Therefore, the gate leakage current (IG) is selected as the precursor parameter of IGBT gate oxide degradation for feature extraction and degradation trend modeling in this paper. Firstly, IG is analyzed in time domain, and combined with grey correlation degree, Mahalanobis distance and the Kalman filtering method, and multi-dimensional characteristics are fused into a health indicator, which can characterize the degradation degree of IGBT gate oxide. Secondly, this paper introduces a Convolutional Neural Network and Long Short-Term Memory (CNN-LSTM) network to obtain the real-time prediction of performance degradation. Finally, this paper uses the dataset published by NASA Ames Laboratory to verify the effectiveness of the CNN-LSTM network, and discusses the prediction error using different prediction models.

2. Analysis of IGBT Failure Modes and Their Precursor Parameters

The degradation of the health state of IGBT is a process of gradual evolution under the action of external stress, and the degradation of each precursor parameter of IGBT is monitored in real time by condition monitoring technology, and the potential failure can be detected in advance when the health state of IGBT is approaching failure. This section gives a brief overview on the failure modes of IGBT and their common precursor parameters.

2.1. Failure Mode Analysis

The failure mode of IGBT is mainly divided into two categories such as chip internal failure and device package failure. The chip internal failure modes include overstress failure, latch-up effect and gate failure, mainly caused by the electrical overstress and charge effect existing inside the chip. These failure modes are manifested in the form of secondary device breakdown, latch-up failure, gate oxide layer breakdown, etc.
The package-related failure is mainly caused by the different coefficients of thermal expansion of the metal materials in the IGBT package, and the structure of the connecting part is constantly affected under the action of thermal stress, which eventually leads to the failure phenomena, such as bond wire shedding, solder layer aging and aluminum metal reconstruction.

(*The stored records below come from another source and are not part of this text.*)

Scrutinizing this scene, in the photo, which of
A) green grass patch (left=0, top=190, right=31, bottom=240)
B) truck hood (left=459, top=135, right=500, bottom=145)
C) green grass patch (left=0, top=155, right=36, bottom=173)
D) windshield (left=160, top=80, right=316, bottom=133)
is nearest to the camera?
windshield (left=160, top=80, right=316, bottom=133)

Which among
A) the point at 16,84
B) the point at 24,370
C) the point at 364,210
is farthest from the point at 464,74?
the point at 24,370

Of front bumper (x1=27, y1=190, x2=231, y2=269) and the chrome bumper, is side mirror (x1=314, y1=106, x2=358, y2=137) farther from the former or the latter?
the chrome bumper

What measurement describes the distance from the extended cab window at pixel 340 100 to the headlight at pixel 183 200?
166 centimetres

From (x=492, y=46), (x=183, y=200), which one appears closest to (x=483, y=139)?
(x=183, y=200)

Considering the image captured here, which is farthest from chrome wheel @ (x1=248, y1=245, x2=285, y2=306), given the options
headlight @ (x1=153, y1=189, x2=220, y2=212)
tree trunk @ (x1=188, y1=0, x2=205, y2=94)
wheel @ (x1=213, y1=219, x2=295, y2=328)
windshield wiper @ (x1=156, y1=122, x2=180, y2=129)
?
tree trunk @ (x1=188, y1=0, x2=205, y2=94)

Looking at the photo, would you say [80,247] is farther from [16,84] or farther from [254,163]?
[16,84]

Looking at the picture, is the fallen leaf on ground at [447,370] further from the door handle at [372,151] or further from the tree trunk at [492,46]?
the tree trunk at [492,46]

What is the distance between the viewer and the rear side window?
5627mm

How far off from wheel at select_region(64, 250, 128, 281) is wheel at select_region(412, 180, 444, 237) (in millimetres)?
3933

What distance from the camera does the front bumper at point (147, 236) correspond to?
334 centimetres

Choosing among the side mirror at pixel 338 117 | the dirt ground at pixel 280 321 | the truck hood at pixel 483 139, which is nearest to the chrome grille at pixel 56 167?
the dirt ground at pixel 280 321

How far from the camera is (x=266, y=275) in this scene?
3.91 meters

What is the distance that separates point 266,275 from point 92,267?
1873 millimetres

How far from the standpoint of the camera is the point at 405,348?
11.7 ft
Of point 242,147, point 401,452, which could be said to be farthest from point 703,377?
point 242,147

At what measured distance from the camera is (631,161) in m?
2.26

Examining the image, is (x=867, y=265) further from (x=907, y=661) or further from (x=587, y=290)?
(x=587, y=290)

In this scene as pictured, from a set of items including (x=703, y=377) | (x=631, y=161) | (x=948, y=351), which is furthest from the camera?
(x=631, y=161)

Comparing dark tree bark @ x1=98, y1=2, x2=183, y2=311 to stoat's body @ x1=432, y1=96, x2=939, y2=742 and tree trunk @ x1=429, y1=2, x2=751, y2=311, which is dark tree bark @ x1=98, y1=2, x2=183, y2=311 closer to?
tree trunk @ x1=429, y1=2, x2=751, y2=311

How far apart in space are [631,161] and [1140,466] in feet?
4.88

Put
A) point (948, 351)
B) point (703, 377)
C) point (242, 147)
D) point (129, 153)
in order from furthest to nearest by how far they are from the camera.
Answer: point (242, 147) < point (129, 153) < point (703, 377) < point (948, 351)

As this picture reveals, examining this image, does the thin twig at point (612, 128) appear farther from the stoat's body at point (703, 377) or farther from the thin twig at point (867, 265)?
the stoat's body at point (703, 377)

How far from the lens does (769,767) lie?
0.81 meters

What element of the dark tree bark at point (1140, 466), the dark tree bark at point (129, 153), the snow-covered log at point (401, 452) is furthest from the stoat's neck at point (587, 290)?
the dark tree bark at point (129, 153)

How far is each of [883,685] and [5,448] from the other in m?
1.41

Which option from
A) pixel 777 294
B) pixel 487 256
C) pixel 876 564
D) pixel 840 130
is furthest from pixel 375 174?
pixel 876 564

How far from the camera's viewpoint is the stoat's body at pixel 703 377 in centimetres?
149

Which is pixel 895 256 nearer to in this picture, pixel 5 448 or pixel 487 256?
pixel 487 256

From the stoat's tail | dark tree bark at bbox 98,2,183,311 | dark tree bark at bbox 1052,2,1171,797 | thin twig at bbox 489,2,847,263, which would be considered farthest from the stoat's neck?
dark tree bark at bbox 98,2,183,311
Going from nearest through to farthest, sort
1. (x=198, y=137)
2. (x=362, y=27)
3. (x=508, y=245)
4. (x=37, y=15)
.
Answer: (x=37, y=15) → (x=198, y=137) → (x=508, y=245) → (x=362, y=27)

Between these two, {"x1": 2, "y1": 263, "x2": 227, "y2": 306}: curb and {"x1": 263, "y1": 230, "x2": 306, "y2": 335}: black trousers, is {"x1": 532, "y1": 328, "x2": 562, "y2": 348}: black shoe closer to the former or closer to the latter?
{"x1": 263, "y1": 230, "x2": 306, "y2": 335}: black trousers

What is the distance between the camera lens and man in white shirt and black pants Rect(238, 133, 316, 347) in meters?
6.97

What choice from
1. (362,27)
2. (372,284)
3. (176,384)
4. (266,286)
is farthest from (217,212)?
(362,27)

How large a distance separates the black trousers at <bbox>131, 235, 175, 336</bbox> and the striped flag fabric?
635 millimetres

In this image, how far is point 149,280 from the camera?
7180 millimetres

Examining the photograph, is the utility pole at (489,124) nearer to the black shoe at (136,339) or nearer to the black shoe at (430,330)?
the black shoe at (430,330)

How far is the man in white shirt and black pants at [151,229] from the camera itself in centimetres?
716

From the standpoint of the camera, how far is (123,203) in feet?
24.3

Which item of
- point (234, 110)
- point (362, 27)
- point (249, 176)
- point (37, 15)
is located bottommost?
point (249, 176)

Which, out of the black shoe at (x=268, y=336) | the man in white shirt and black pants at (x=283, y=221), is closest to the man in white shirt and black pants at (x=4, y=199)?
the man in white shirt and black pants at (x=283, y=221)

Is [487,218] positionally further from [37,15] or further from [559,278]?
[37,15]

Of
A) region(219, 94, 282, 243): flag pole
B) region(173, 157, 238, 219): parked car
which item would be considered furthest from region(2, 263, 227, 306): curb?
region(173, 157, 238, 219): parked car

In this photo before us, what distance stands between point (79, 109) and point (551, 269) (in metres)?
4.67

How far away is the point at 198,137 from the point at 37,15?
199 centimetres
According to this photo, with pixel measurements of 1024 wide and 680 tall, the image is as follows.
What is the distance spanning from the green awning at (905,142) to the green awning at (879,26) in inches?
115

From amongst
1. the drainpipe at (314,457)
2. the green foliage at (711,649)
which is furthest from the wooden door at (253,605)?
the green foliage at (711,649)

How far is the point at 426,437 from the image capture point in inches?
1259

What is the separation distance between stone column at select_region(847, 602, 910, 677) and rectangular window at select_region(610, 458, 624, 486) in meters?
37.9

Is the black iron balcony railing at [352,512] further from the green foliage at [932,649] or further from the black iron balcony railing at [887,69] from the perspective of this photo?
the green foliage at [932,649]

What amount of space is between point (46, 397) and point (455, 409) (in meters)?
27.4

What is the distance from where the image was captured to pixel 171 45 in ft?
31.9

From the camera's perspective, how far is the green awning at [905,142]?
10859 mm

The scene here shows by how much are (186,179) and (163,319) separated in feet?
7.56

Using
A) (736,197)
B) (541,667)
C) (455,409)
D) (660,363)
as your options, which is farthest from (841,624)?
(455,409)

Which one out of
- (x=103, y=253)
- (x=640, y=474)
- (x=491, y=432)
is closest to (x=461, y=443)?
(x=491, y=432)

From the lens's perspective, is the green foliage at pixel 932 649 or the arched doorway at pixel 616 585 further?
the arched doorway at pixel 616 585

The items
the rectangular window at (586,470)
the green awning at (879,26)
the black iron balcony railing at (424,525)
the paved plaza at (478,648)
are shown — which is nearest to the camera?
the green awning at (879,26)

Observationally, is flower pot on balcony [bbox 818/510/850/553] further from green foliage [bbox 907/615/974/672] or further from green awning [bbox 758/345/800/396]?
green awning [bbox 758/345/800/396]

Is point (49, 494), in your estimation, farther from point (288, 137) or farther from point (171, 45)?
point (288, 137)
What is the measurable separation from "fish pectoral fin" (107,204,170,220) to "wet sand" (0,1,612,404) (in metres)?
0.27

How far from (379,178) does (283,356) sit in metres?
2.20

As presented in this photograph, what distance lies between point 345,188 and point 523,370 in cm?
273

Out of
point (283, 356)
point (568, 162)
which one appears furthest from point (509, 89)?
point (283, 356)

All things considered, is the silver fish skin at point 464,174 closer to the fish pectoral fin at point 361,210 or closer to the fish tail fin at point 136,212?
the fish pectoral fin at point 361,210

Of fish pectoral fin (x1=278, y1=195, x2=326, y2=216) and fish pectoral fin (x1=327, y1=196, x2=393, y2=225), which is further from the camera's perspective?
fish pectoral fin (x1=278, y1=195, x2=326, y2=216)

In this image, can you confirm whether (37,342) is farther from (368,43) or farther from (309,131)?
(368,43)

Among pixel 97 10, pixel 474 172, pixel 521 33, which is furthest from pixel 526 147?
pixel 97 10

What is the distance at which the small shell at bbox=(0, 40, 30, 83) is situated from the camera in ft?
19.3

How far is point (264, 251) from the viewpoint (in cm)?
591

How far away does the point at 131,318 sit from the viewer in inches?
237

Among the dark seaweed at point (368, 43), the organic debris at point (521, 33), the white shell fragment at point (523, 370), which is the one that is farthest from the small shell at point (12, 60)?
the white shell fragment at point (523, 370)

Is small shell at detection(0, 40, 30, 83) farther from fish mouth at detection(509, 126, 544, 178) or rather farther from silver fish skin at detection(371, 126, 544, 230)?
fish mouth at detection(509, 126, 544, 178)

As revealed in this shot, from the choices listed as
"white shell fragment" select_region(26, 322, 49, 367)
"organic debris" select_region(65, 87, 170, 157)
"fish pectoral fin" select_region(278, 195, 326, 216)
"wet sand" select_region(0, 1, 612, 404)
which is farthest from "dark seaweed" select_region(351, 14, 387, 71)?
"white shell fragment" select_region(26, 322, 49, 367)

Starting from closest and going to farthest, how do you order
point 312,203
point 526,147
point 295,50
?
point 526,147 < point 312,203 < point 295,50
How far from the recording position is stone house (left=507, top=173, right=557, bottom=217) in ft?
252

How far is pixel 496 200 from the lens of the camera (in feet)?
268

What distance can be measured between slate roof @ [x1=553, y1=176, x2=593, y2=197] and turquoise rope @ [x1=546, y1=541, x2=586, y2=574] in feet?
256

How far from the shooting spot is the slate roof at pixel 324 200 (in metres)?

2.2. Selection of Precursor Parameters

The studies [6,7,8,9,10,11,12,13,14,15,16,17,18,19,20,21,22,23,24] show that the IGBT failure precursor parameters can directly or indirectly reflect the health state of the IGBT, mainly including collector-emitter voltage (VCE), gate-emitter threshold voltage (VGEth), collector shutdown current (IC), gate leakage current (IG), junction temperature and thermal resistance, etc.
VCE can be used as a precursor parameter for both failure modes of weld layer failure and latch failure. The latch-up effect caused by chip bonding tends to cause VCE to decrease, while bond wire detachment failure tends to increase VCE values. Due to the decline in VCE caused by chip bonding and the loss of bonding wires, the increase in VCE value has a high impact, and it is generally believed that the VCE value increases as IGBT ages. The VCE is the most commonly used health monitoring parameter due to its easy detection of VCE through sensors under laboratory conditions [13,14,15,16,17,18,19,20]. The part of the shutdown current IC in the slow falling phase of the IGBT is called the tail current, and the shutdown current duration can be used as a performance parameter to characterize the IGBT latch-up effect, so the tailing current can also be used as an electrical parameter to characterize the IGBT latch-up effect.
The gate-emitter threshold voltage VGEth and gate leakage current IG can be used to characterize the degradation of the gate oxide layer of IGBT devices [23,24]. As the device’s aging process changes, the degradation of IGBT performance affects the internal structure of the device’s gate oxide layer, and the change in the oxide layer will cause the gate capacitance parameters to also change. Although VGEth can be monitored by certain techniques under laboratory conditions, it is currently difficult to monitor the gate emitter voltage using sensors in practical application sites. In contrast, the monitoring circuit of the gate leakage current IG is small, and this parameter can be used as a precursor parameter for the performance degradation of the gate oxide layer of IGBT devices in engineering.
Junction temperature and thermal resistance are mainly used to characterize package-related failure modes such as IGBT solder layer degradation [6,7,8]. An easy way to measure junction temperature is to place a temperature sensor close to the module junction, capable of measuring junction temperature online without interrupting the normal operation of the IGBT. However, this method is invasive, and the accuracy of the measurement is affected by the sensor position. If the temperature and heat generation are known, in order to easily measure the actual solder damage parameters within the IGBT module, an accurate electro-thermal model needs to be established to calculate the thermal resistance and power lost.
In summary, the precursor parameters of IGBT gate oxide degradation failure are gate-emitter threshold voltage and gate leakage current. Because the online detection required to collect gate leakage current is easy to achieve in engineering, this paper takes gate leakage current as the precursor parameter to carry out IGBT gate oxide degradation modeling and prediction research, which provides a method model for online detection, feature extraction and health state prediction of IGBT gate oxide performance degradation.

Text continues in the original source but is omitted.